# Homework Help: Hyperbolic differentiation

1. Oct 5, 2011

### nayfie

Hello again :)

I get the feeling I'm missing some kind of 'trick', as this is proving a very difficult question :(

I'll write out my frustration below;

1. The problem statement, all variables and given/known data

Find f'(x) if f(x) = $\int^{cosh(x^{2})}_{0} tanh(t^2)dt$

2. Relevant equations

---

3. The attempt at a solution

My idea was to find the value of the integral (using integration by parts), simplify it and then differentiate it.

However, this method seems rather time consuming (and difficult).

Am I missing something?

2. Oct 5, 2011

### flyingpig

Fundamental Theorem of Calculus. What does it say? I am not talking about evaluating a definite integral

3. Oct 5, 2011

### nayfie

You mean that $\frac{d}{dx} \int^{x}_{a} f(t)dt = f(x)$?

Does this imply that $\frac{d}{dx} \int^{cosh(x^{2})}_{0} tanh(t^2)dt = tanh(cosh^2(x^2))$?

4. Oct 5, 2011

### flyingpig

What's the derivative of cosh(x^2)?

5. Oct 5, 2011

### vela

Staff Emeritus
Not quite. The statement of the fundamental theorem has an x as the upper limit. You have a function of x as the upper limit. That makes a difference.

6. Oct 5, 2011

### Staff: Mentor

Yes, that's what flyingpig is talking about.
No - you're neglecting to use the chain rule.

$$\frac{d}{dx} \int^{u(x)}_{a} f(t)dt = \frac{d}{du}\int^{u(x)}_{a} f(t)dt * \frac{du}{dx} = f(u) * \frac{du}{dx}$$

7. Oct 5, 2011

### SammyS

Staff Emeritus

Suppose the anti-derivative of tanh(t2) is G(t), i.e. G'(t) = tanh(t2).

For you problem this means that f(x) = G(cosh(x2)) - G(0).

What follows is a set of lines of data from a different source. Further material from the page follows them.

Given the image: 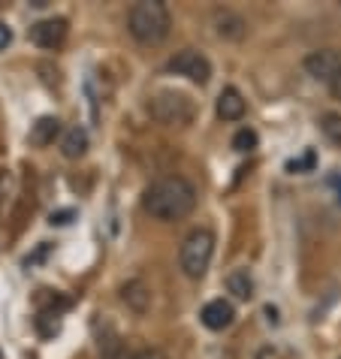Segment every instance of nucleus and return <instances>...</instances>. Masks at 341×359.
Instances as JSON below:
<instances>
[{
    "instance_id": "9b49d317",
    "label": "nucleus",
    "mask_w": 341,
    "mask_h": 359,
    "mask_svg": "<svg viewBox=\"0 0 341 359\" xmlns=\"http://www.w3.org/2000/svg\"><path fill=\"white\" fill-rule=\"evenodd\" d=\"M121 299L127 302V308H133L136 314H145L148 305H152V290H148L145 281L133 278V281H127V284L121 287Z\"/></svg>"
},
{
    "instance_id": "2eb2a0df",
    "label": "nucleus",
    "mask_w": 341,
    "mask_h": 359,
    "mask_svg": "<svg viewBox=\"0 0 341 359\" xmlns=\"http://www.w3.org/2000/svg\"><path fill=\"white\" fill-rule=\"evenodd\" d=\"M58 130H61V121H58V118H52V115L39 118V121L34 124V130H31V142L34 145H52Z\"/></svg>"
},
{
    "instance_id": "6ab92c4d",
    "label": "nucleus",
    "mask_w": 341,
    "mask_h": 359,
    "mask_svg": "<svg viewBox=\"0 0 341 359\" xmlns=\"http://www.w3.org/2000/svg\"><path fill=\"white\" fill-rule=\"evenodd\" d=\"M329 94H333L335 100H341V76L335 79V82H333V85H329Z\"/></svg>"
},
{
    "instance_id": "dca6fc26",
    "label": "nucleus",
    "mask_w": 341,
    "mask_h": 359,
    "mask_svg": "<svg viewBox=\"0 0 341 359\" xmlns=\"http://www.w3.org/2000/svg\"><path fill=\"white\" fill-rule=\"evenodd\" d=\"M320 130L326 133V139H333L335 145H341V115L338 112H326L320 118Z\"/></svg>"
},
{
    "instance_id": "1a4fd4ad",
    "label": "nucleus",
    "mask_w": 341,
    "mask_h": 359,
    "mask_svg": "<svg viewBox=\"0 0 341 359\" xmlns=\"http://www.w3.org/2000/svg\"><path fill=\"white\" fill-rule=\"evenodd\" d=\"M203 323L212 329V332H220V329H227L229 323H233V317H236V311H233V305L227 302V299H212V302H206L203 305Z\"/></svg>"
},
{
    "instance_id": "6e6552de",
    "label": "nucleus",
    "mask_w": 341,
    "mask_h": 359,
    "mask_svg": "<svg viewBox=\"0 0 341 359\" xmlns=\"http://www.w3.org/2000/svg\"><path fill=\"white\" fill-rule=\"evenodd\" d=\"M215 31H218V36L229 39V43H239V39L248 36V22L242 15H236L233 9H218L215 13Z\"/></svg>"
},
{
    "instance_id": "f8f14e48",
    "label": "nucleus",
    "mask_w": 341,
    "mask_h": 359,
    "mask_svg": "<svg viewBox=\"0 0 341 359\" xmlns=\"http://www.w3.org/2000/svg\"><path fill=\"white\" fill-rule=\"evenodd\" d=\"M103 356L106 359H166L163 351H157V347H124L121 341H109Z\"/></svg>"
},
{
    "instance_id": "ddd939ff",
    "label": "nucleus",
    "mask_w": 341,
    "mask_h": 359,
    "mask_svg": "<svg viewBox=\"0 0 341 359\" xmlns=\"http://www.w3.org/2000/svg\"><path fill=\"white\" fill-rule=\"evenodd\" d=\"M88 151V130L85 127H69V130L64 133V139H61V154L67 157V161H79Z\"/></svg>"
},
{
    "instance_id": "f03ea898",
    "label": "nucleus",
    "mask_w": 341,
    "mask_h": 359,
    "mask_svg": "<svg viewBox=\"0 0 341 359\" xmlns=\"http://www.w3.org/2000/svg\"><path fill=\"white\" fill-rule=\"evenodd\" d=\"M127 31L142 46L163 43L169 31H173V18H169L166 4H160V0H139V4H133L127 13Z\"/></svg>"
},
{
    "instance_id": "f257e3e1",
    "label": "nucleus",
    "mask_w": 341,
    "mask_h": 359,
    "mask_svg": "<svg viewBox=\"0 0 341 359\" xmlns=\"http://www.w3.org/2000/svg\"><path fill=\"white\" fill-rule=\"evenodd\" d=\"M142 208L163 224L185 221L196 208V187L185 175H160L142 191Z\"/></svg>"
},
{
    "instance_id": "20e7f679",
    "label": "nucleus",
    "mask_w": 341,
    "mask_h": 359,
    "mask_svg": "<svg viewBox=\"0 0 341 359\" xmlns=\"http://www.w3.org/2000/svg\"><path fill=\"white\" fill-rule=\"evenodd\" d=\"M148 112H152L154 121L166 127H187L194 121L196 109H194V100L182 91H157L148 100Z\"/></svg>"
},
{
    "instance_id": "0eeeda50",
    "label": "nucleus",
    "mask_w": 341,
    "mask_h": 359,
    "mask_svg": "<svg viewBox=\"0 0 341 359\" xmlns=\"http://www.w3.org/2000/svg\"><path fill=\"white\" fill-rule=\"evenodd\" d=\"M67 36V22L64 18H43V22L31 25V43L39 48H58Z\"/></svg>"
},
{
    "instance_id": "7ed1b4c3",
    "label": "nucleus",
    "mask_w": 341,
    "mask_h": 359,
    "mask_svg": "<svg viewBox=\"0 0 341 359\" xmlns=\"http://www.w3.org/2000/svg\"><path fill=\"white\" fill-rule=\"evenodd\" d=\"M212 257H215V233L208 226L190 229L182 248H178V266H182V272L190 281H199V278H206L208 266H212Z\"/></svg>"
},
{
    "instance_id": "423d86ee",
    "label": "nucleus",
    "mask_w": 341,
    "mask_h": 359,
    "mask_svg": "<svg viewBox=\"0 0 341 359\" xmlns=\"http://www.w3.org/2000/svg\"><path fill=\"white\" fill-rule=\"evenodd\" d=\"M305 73L329 88L341 76V48H320V52H311L305 57Z\"/></svg>"
},
{
    "instance_id": "a211bd4d",
    "label": "nucleus",
    "mask_w": 341,
    "mask_h": 359,
    "mask_svg": "<svg viewBox=\"0 0 341 359\" xmlns=\"http://www.w3.org/2000/svg\"><path fill=\"white\" fill-rule=\"evenodd\" d=\"M9 43H13V31H9V27H6L4 22H0V52H4V48H6Z\"/></svg>"
},
{
    "instance_id": "f3484780",
    "label": "nucleus",
    "mask_w": 341,
    "mask_h": 359,
    "mask_svg": "<svg viewBox=\"0 0 341 359\" xmlns=\"http://www.w3.org/2000/svg\"><path fill=\"white\" fill-rule=\"evenodd\" d=\"M233 148L239 154H245V151H254L257 148V133L250 130V127H242L236 136H233Z\"/></svg>"
},
{
    "instance_id": "4468645a",
    "label": "nucleus",
    "mask_w": 341,
    "mask_h": 359,
    "mask_svg": "<svg viewBox=\"0 0 341 359\" xmlns=\"http://www.w3.org/2000/svg\"><path fill=\"white\" fill-rule=\"evenodd\" d=\"M227 290L236 299H250L254 296V278H250L248 269H236V272L227 275Z\"/></svg>"
},
{
    "instance_id": "9d476101",
    "label": "nucleus",
    "mask_w": 341,
    "mask_h": 359,
    "mask_svg": "<svg viewBox=\"0 0 341 359\" xmlns=\"http://www.w3.org/2000/svg\"><path fill=\"white\" fill-rule=\"evenodd\" d=\"M245 97L239 88H224L218 97V118H224V121H242L245 118Z\"/></svg>"
},
{
    "instance_id": "39448f33",
    "label": "nucleus",
    "mask_w": 341,
    "mask_h": 359,
    "mask_svg": "<svg viewBox=\"0 0 341 359\" xmlns=\"http://www.w3.org/2000/svg\"><path fill=\"white\" fill-rule=\"evenodd\" d=\"M166 69L175 76H185L194 85H206L212 79V61L199 48H182L166 61Z\"/></svg>"
}]
</instances>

What does that give you for f '(x) ? (Don;t forget to use the chain rule.)

8. Oct 6, 2011

### nayfie

First of all, thank you all for the contributions :)

I think I have arrived at an answer! Let me know if I've made a mistake.

-----------------------------------------------------------------

$f(x) = \int^{cosh(x^{2})}_{0} tanh(t^{2})dt$, let $tanh(t^2) = g(t)$

$f(x) = G(cosh(x^{2})) - G(0)$

$f(x) = G(cosh(x^{2}))$

$f'(x) = G'(cosh(x^{2})) = g(cosh(x^{2}))$

$f'(x) = tanh(cosh^{2}(x^{2})).sinh(x^{2})$

9. Oct 6, 2011

### I like Serena

You're on the right path!

But I'm afraid you haven't applied the chain rule properly yet.
This means that f'(x) = G'(t(x)) t'(x).
So you 4th line doesn't follow from the 3rd.

10. Oct 6, 2011

### nayfie

Actually now that I look at it again I think the chain rule needs to be applied twice?

$f(x) = G(cosh(x^{2}))$

$f'(x) = G'(cosh(x^{2})) = g(cosh(x^{2})).sinh(x^2).2x$

$f'(x) = tanh(cosh^{2}(x^{2})).sinh(x^{2}).2x$

It's been a long day :(

11. Oct 6, 2011

### I like Serena

Well, your day just came into fruition!
That's it!

Last edited: Oct 6, 2011
12. Oct 6, 2011

### nayfie

:)

Thank you all very much for the help!

13. Oct 6, 2011

### vela

Staff Emeritus
You shouldn't assume G(0) = 0. It turns out when you differentiate, it goes away, so it doesn't matter in the end. But you shouldn't simply erase it.